5v is perfect. No need for a 0.75v diode. Your 1 amp is too low. You need about 5 amps. Even if you use a Y cable and use 2 ports, it will still be too low.
Most cellphone chargers are 5v/1 amp and use 3.7v bats. You will be going directly from the voltage source to the coil thereby bypassing the bat so the voltage is irrelevant. The current is restricted to 1 amp so you stuffed. If the charger does not have a current limiter then you will blow it.
I suggest you leave the bypass alone.

Your computer has a Power Management circuit that will not allow a drain of 5 amps anyway.

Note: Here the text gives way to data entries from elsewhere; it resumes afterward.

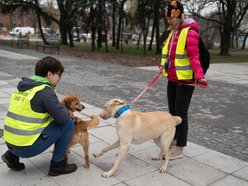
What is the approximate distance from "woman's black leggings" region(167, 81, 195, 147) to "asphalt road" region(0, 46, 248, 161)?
86cm

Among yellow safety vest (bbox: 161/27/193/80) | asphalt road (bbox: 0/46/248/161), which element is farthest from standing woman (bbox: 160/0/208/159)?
asphalt road (bbox: 0/46/248/161)

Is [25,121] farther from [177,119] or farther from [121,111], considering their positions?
[177,119]

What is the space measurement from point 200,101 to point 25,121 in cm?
629

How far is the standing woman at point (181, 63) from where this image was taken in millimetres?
4152

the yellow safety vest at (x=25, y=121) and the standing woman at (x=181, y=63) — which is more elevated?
the standing woman at (x=181, y=63)

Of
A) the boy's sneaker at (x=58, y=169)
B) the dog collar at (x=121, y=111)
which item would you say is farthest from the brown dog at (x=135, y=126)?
the boy's sneaker at (x=58, y=169)

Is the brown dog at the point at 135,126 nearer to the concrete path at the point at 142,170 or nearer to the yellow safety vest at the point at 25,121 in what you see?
the concrete path at the point at 142,170

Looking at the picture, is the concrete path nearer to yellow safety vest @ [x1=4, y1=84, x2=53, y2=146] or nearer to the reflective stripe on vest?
yellow safety vest @ [x1=4, y1=84, x2=53, y2=146]

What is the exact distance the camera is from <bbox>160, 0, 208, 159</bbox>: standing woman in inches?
163

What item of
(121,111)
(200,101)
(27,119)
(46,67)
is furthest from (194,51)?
(200,101)

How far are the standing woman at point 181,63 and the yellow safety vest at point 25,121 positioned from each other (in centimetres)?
183

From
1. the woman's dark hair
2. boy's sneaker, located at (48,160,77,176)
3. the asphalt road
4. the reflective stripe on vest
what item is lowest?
the asphalt road

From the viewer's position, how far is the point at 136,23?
30453 millimetres

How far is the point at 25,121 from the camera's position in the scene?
11.4ft
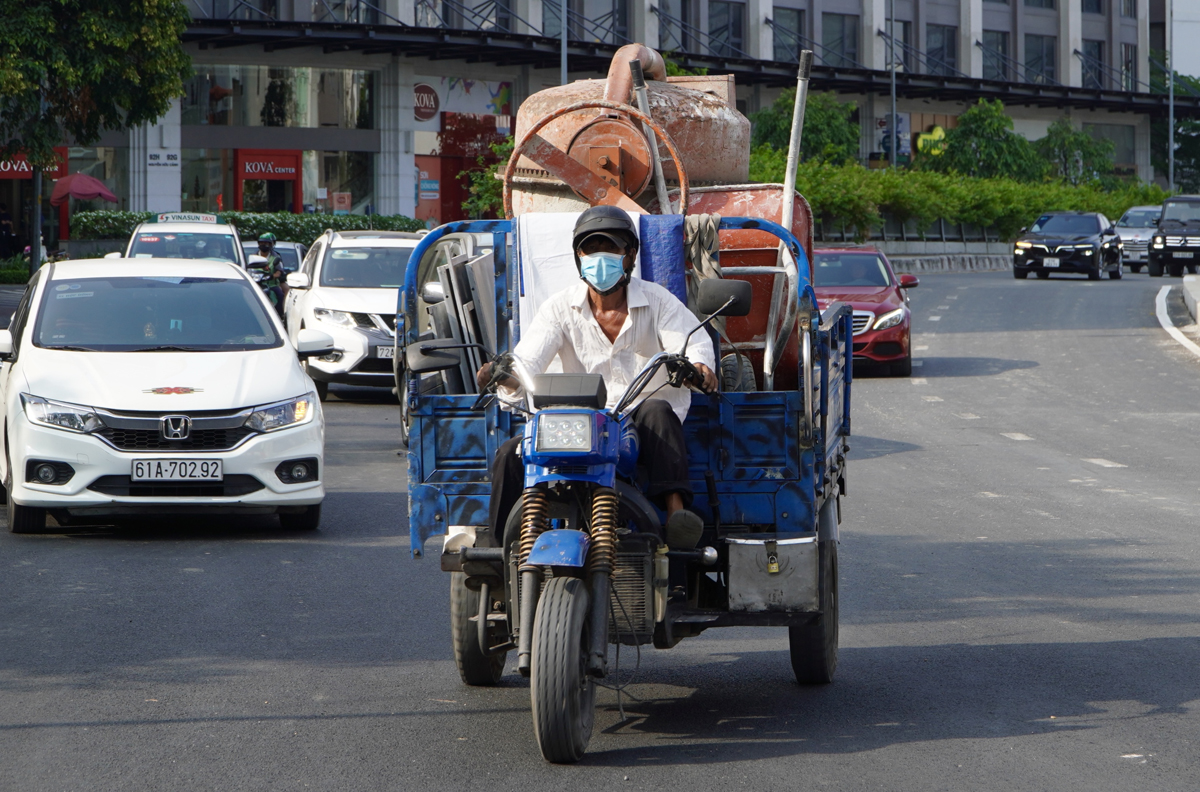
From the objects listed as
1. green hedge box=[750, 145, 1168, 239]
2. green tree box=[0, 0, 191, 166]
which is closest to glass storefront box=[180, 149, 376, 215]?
green hedge box=[750, 145, 1168, 239]

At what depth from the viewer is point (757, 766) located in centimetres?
523

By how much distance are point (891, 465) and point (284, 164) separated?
3680 cm

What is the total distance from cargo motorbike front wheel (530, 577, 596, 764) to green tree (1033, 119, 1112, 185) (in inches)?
2644

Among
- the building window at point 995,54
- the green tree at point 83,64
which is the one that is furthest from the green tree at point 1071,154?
the green tree at point 83,64

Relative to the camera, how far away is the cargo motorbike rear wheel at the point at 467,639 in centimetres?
618

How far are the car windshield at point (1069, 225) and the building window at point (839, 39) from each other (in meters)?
24.2

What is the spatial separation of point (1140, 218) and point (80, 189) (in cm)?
3066

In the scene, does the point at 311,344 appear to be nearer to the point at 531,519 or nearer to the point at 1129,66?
the point at 531,519

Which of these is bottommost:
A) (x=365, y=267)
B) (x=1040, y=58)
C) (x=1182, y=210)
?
(x=365, y=267)

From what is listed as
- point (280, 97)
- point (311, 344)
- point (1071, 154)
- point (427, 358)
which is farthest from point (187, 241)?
point (1071, 154)

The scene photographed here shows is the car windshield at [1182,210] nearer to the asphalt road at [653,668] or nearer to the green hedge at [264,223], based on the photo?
the green hedge at [264,223]

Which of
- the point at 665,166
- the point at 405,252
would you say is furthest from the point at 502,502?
the point at 405,252

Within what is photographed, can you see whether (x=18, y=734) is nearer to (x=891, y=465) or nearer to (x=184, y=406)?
(x=184, y=406)

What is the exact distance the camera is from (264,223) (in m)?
44.9
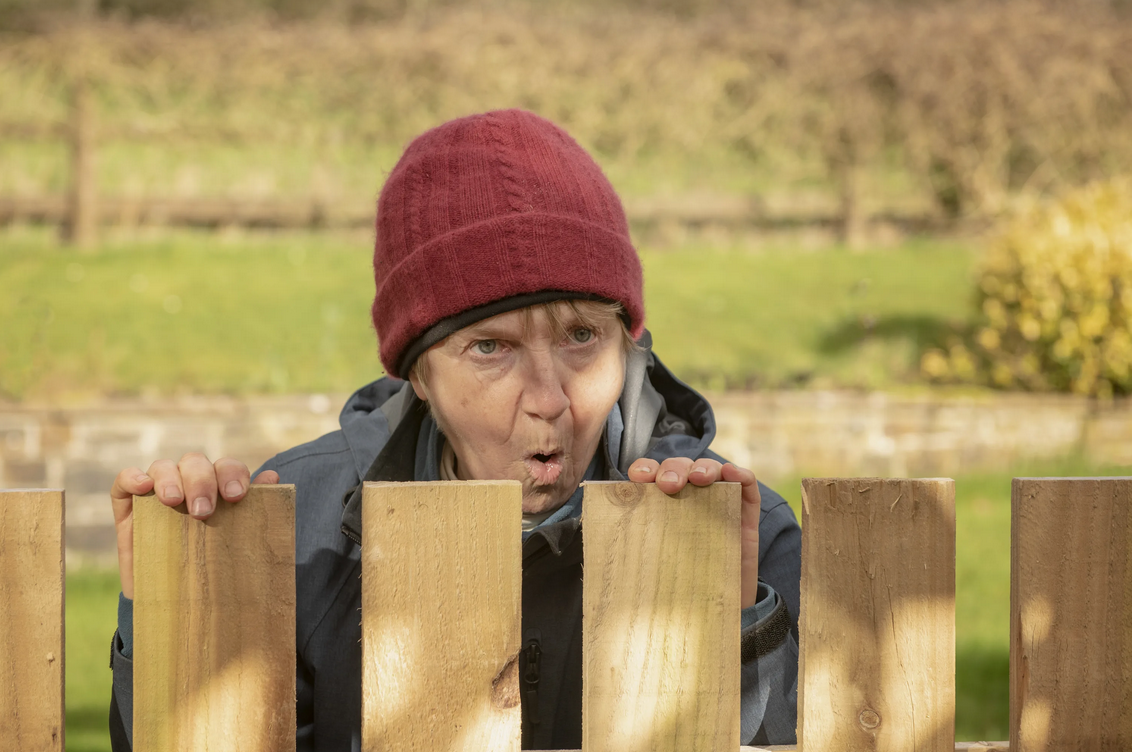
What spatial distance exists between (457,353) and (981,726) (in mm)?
2416

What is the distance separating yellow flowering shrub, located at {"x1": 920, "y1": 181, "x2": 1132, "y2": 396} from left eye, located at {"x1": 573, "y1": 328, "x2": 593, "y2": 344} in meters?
4.90

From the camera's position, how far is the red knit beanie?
1575 mm

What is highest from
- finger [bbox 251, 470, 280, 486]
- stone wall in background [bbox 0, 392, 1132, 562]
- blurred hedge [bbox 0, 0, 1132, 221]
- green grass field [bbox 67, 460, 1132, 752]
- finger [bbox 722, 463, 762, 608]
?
blurred hedge [bbox 0, 0, 1132, 221]

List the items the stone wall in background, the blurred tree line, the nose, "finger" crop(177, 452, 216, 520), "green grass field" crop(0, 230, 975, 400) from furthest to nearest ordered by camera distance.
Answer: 1. the blurred tree line
2. "green grass field" crop(0, 230, 975, 400)
3. the stone wall in background
4. the nose
5. "finger" crop(177, 452, 216, 520)

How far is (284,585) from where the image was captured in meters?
Result: 1.17

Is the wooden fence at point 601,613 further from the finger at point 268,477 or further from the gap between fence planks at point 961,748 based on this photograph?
the finger at point 268,477

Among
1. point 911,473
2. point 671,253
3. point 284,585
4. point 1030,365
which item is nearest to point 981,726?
point 911,473

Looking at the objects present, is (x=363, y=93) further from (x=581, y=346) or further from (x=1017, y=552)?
(x=1017, y=552)

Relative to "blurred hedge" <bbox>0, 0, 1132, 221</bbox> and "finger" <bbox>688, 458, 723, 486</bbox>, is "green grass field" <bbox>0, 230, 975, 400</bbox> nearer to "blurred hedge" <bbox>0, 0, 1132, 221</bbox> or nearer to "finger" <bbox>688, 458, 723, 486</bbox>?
"blurred hedge" <bbox>0, 0, 1132, 221</bbox>

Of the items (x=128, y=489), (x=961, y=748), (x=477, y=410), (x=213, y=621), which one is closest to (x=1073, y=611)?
(x=961, y=748)

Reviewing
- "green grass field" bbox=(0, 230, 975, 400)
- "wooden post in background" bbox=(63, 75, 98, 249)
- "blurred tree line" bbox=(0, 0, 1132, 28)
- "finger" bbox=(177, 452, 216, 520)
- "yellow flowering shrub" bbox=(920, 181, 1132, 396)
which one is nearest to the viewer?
"finger" bbox=(177, 452, 216, 520)

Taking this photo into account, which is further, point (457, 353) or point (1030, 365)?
point (1030, 365)

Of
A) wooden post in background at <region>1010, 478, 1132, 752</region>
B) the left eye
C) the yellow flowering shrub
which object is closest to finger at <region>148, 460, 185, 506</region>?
the left eye

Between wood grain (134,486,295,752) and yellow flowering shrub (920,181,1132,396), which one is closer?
wood grain (134,486,295,752)
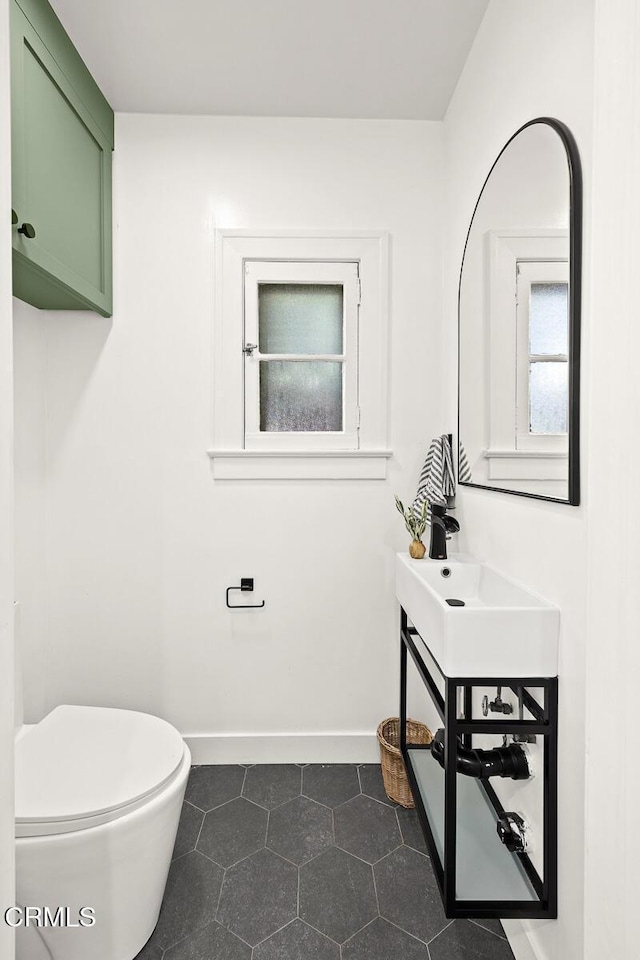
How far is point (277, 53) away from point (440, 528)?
169cm

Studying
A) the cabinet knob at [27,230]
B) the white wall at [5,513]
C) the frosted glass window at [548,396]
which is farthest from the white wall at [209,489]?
the white wall at [5,513]

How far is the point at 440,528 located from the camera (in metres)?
1.78

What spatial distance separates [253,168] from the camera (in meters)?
2.03

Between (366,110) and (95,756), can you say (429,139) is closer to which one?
(366,110)

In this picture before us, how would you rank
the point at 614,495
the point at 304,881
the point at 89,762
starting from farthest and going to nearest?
the point at 304,881
the point at 89,762
the point at 614,495

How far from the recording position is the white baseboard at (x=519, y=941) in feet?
4.07

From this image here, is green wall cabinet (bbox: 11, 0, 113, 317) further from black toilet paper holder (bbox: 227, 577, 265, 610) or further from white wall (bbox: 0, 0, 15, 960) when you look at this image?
black toilet paper holder (bbox: 227, 577, 265, 610)

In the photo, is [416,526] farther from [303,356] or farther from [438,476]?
[303,356]

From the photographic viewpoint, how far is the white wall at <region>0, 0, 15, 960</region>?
0.87m

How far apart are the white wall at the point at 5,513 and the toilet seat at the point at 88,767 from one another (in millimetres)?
291

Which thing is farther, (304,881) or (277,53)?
(277,53)

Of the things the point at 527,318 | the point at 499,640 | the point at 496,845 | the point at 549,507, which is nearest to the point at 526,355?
the point at 527,318

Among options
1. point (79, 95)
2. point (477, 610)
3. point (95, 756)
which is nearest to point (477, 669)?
point (477, 610)

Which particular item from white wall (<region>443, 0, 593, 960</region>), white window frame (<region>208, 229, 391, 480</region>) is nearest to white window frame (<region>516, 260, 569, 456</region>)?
white wall (<region>443, 0, 593, 960</region>)
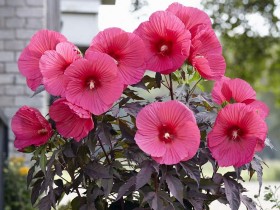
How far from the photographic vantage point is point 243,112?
1.63 metres

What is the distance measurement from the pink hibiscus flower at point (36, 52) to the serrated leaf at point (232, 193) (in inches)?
20.5

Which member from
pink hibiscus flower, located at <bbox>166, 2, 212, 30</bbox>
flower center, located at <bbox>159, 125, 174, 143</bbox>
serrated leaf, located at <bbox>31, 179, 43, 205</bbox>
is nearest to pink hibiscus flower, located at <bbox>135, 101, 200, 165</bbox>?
flower center, located at <bbox>159, 125, 174, 143</bbox>

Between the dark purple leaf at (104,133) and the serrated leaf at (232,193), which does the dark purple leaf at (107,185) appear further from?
the serrated leaf at (232,193)

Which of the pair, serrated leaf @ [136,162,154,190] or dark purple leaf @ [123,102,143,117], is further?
dark purple leaf @ [123,102,143,117]

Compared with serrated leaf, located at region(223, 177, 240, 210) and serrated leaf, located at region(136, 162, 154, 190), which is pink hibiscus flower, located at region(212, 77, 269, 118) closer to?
serrated leaf, located at region(223, 177, 240, 210)

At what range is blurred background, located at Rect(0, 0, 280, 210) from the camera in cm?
532

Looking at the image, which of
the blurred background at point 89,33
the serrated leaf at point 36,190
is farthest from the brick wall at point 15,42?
the serrated leaf at point 36,190

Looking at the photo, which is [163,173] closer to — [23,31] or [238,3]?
[23,31]

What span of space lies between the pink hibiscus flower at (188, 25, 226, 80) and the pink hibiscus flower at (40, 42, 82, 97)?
0.92 feet

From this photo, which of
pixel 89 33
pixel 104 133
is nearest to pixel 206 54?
pixel 104 133

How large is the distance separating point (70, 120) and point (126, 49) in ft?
0.70

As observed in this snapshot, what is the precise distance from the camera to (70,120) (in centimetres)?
161

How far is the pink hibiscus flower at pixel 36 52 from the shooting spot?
174 centimetres

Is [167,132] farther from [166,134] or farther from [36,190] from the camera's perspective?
[36,190]
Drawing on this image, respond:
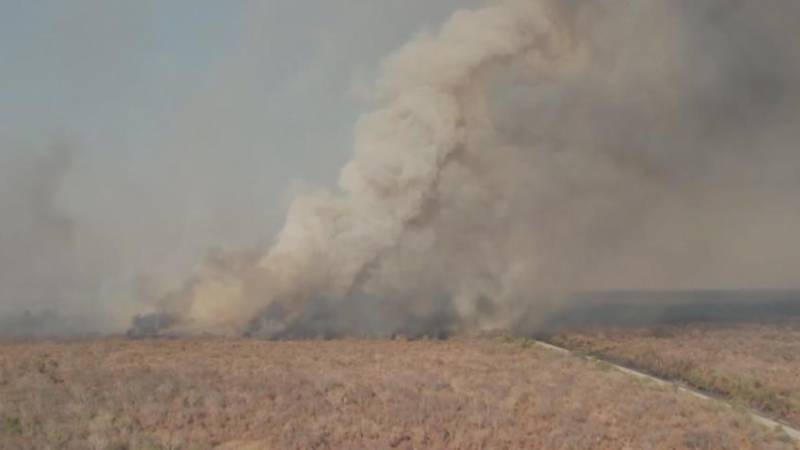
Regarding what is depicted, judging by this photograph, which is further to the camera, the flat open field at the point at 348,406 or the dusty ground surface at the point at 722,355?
the dusty ground surface at the point at 722,355

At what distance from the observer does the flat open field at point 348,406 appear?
65.1 ft

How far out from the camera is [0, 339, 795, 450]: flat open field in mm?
19828

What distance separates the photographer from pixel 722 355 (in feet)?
132

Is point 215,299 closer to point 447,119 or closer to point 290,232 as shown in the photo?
point 290,232

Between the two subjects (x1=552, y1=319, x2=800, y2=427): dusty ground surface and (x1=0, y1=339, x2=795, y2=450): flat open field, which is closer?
(x1=0, y1=339, x2=795, y2=450): flat open field

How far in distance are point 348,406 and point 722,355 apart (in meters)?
23.2

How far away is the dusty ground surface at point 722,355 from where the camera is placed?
29178mm

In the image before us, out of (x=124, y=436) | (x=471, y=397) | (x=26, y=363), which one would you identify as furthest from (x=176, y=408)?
(x=26, y=363)

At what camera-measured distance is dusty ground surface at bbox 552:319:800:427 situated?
95.7 ft

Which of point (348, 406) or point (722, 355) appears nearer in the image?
point (348, 406)

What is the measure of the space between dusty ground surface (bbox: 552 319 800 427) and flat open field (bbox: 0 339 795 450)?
3243 mm

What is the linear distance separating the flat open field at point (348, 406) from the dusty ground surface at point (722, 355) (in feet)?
10.6

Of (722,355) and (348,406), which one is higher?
(348,406)

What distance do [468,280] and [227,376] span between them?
27656mm
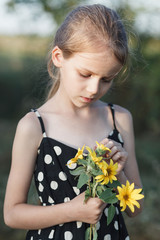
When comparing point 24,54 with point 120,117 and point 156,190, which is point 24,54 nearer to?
point 156,190

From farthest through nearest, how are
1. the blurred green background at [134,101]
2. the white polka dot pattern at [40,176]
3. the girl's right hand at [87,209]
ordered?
the blurred green background at [134,101] < the white polka dot pattern at [40,176] < the girl's right hand at [87,209]

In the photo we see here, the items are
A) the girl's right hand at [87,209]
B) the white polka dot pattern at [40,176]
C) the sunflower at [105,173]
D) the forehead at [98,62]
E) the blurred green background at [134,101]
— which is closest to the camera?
the sunflower at [105,173]

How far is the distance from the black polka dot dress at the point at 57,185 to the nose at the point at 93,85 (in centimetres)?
30

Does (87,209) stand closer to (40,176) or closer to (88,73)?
(40,176)

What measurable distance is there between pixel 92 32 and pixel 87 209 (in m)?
0.82

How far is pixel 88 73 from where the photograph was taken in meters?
1.77

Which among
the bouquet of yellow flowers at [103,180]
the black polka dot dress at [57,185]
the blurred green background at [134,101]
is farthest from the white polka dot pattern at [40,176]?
the blurred green background at [134,101]

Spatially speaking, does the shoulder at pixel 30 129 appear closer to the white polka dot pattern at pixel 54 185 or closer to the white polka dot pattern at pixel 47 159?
the white polka dot pattern at pixel 47 159

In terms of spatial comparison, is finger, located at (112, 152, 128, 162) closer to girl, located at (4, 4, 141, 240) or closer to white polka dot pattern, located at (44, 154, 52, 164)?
girl, located at (4, 4, 141, 240)

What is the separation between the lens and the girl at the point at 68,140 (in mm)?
1762

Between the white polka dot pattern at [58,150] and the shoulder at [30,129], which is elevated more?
the shoulder at [30,129]

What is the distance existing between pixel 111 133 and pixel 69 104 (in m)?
0.27

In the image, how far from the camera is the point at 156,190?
503 cm

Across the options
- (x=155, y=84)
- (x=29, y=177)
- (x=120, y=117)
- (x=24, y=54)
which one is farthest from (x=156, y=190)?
(x=24, y=54)
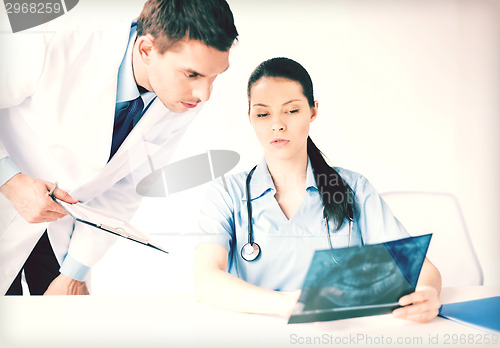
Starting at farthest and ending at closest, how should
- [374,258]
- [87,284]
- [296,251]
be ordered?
[87,284] → [296,251] → [374,258]

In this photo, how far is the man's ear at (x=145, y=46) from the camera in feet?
4.79

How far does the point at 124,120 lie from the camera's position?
153cm

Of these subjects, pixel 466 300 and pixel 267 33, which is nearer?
pixel 466 300

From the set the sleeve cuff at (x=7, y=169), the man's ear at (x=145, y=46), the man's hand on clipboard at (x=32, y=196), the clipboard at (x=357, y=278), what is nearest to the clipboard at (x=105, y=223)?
the man's hand on clipboard at (x=32, y=196)

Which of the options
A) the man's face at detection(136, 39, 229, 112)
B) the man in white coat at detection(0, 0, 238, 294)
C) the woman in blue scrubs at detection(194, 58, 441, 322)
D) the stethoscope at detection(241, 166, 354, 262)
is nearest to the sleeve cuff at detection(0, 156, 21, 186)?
the man in white coat at detection(0, 0, 238, 294)

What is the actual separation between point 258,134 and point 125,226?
512mm

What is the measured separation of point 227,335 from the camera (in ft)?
3.72

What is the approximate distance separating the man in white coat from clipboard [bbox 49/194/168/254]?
1.1 inches

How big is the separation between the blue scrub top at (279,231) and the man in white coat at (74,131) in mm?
292

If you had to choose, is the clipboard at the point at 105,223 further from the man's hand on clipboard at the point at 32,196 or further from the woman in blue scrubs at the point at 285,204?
the woman in blue scrubs at the point at 285,204

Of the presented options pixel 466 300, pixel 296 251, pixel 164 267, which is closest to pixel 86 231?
pixel 164 267

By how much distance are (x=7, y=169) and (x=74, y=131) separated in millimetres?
243

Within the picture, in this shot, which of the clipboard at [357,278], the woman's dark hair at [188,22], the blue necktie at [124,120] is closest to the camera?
the clipboard at [357,278]

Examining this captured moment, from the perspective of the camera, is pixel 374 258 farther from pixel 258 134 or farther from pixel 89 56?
pixel 89 56
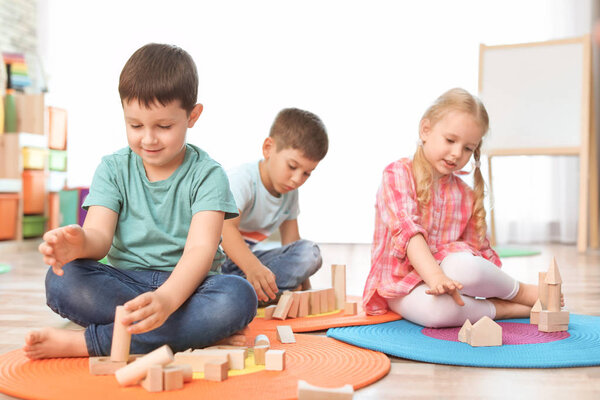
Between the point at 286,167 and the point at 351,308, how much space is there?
0.39 metres

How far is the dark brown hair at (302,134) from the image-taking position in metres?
1.48

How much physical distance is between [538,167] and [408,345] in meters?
2.56

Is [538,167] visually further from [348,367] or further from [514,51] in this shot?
[348,367]

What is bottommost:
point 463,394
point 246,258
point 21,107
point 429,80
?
point 463,394

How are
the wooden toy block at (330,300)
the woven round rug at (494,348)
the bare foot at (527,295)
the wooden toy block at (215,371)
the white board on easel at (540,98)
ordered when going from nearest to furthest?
1. the wooden toy block at (215,371)
2. the woven round rug at (494,348)
3. the bare foot at (527,295)
4. the wooden toy block at (330,300)
5. the white board on easel at (540,98)

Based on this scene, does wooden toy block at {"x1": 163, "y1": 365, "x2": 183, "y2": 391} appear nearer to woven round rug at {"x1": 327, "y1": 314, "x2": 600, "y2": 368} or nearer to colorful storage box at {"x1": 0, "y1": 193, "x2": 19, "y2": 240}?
woven round rug at {"x1": 327, "y1": 314, "x2": 600, "y2": 368}

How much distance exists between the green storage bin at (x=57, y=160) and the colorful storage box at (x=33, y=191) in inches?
4.1

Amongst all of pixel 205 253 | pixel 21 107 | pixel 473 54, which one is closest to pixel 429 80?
pixel 473 54

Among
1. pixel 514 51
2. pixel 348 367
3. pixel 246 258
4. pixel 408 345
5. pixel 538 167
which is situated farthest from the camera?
pixel 538 167

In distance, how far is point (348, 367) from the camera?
90cm

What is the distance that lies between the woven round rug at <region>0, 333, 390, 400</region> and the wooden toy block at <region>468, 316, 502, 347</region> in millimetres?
170

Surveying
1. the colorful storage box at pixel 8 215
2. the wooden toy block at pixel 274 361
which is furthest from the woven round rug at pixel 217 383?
the colorful storage box at pixel 8 215

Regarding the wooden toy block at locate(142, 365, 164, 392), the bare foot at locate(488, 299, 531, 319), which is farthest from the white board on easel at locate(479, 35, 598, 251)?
the wooden toy block at locate(142, 365, 164, 392)

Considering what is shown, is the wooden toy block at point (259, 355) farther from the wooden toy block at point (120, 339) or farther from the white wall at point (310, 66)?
the white wall at point (310, 66)
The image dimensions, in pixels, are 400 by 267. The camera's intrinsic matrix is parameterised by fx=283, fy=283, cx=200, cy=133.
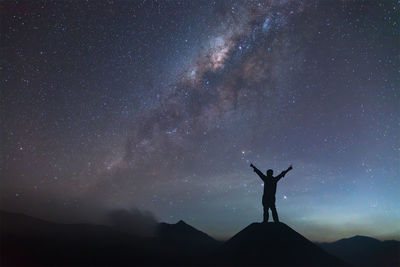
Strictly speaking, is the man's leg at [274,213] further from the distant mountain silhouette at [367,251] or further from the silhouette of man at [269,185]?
the distant mountain silhouette at [367,251]

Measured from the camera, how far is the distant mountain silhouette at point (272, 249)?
14469 millimetres

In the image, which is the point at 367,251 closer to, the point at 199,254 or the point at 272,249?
the point at 272,249

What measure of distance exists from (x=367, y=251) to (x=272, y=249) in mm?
17153

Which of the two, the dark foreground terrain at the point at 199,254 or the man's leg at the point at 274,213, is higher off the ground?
the man's leg at the point at 274,213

The bypass worked for some old 1'st generation e-cigs but will not for the monsters we now use.

Reactions: Like 1


----------



## Johnny2Puffs (26/10/13)

Just worked out that you can do it with a 5 ohm coil. No less as it will draw more than 1 amp. The vape will suck though.

Reactions: Like 1


----------



## ET (26/10/13)

writing on the tablet charger is soooo small. 5v 2 amps. so lets say just one of those diodes, taking down the voltage to
4.25 volts and a normal 2.2 ohm carto coil gives me 1.93 amp load. sorted

Reactions: Like 1


----------



## Johnny2Puffs (27/10/13)

Those 1n400 series diodes are 1 amp. You need at least a 3 amp rectifier diode. Those in the 1n5401/2/3 range are 3 amp.
Actually you will need 2 or 3 in series to lower the wattage of the coil. One diode will give you 8,2w and 2 will give you 5,25w.
I vape at 3,4w max.
Use P=IxV and now just remember PIV. Now you have VIR and PIV. The only 2 formulas modders must know.
PS. Use 3 diodes and 2 switches and you have a v w mod.

Reactions: Like 1


----------



## ET (27/10/13)

fancy drawing a little diagram for that? and can't i get like a little 3 setting switch for that. bung all the bits on a little circuit board and i'm golden

Reactions: Like 1


----------



## Johnny2Puffs (27/10/13)



Reactions: Like 2


----------



## Johnny2Puffs (27/10/13)

Forgot to add the fire button but you can put it on the bottom line. When the switch is closed on one diode, it will add o.75v as it will bypass the diode. If both switches are closed then you have 1.5v extra.

Reactions: Like 1


----------



## ET (27/10/13)

because the switch offers less resistance than the diode, and electricity is lazy and will always take the easiest way 
awesome and thanks

Reactions: Like 1


----------



## CraftyZA (28/10/13)

I've used some T6A100L diodes in a previous amp. They are a little fat though but handle some serious punches. Not sure of the exact rating. I actually might still have some if you are interested. Will check tonight.


----------



## Johnny2Puffs (28/10/13)

Crafty. Can you think of a single switch that will work for the above diagram?

Reactions: Like 1


----------



## CraftyZA (28/10/13)

What about some high amp dipswitches?
THis one supports up to 4A
http://www.mantech.co.za/ProductInfo.aspx?Item=35M0101


----------



## CraftyZA (28/10/13)

Perhaps, Denizenx.... If you are up for a bit of a challenge... (But I promise it will be fun!)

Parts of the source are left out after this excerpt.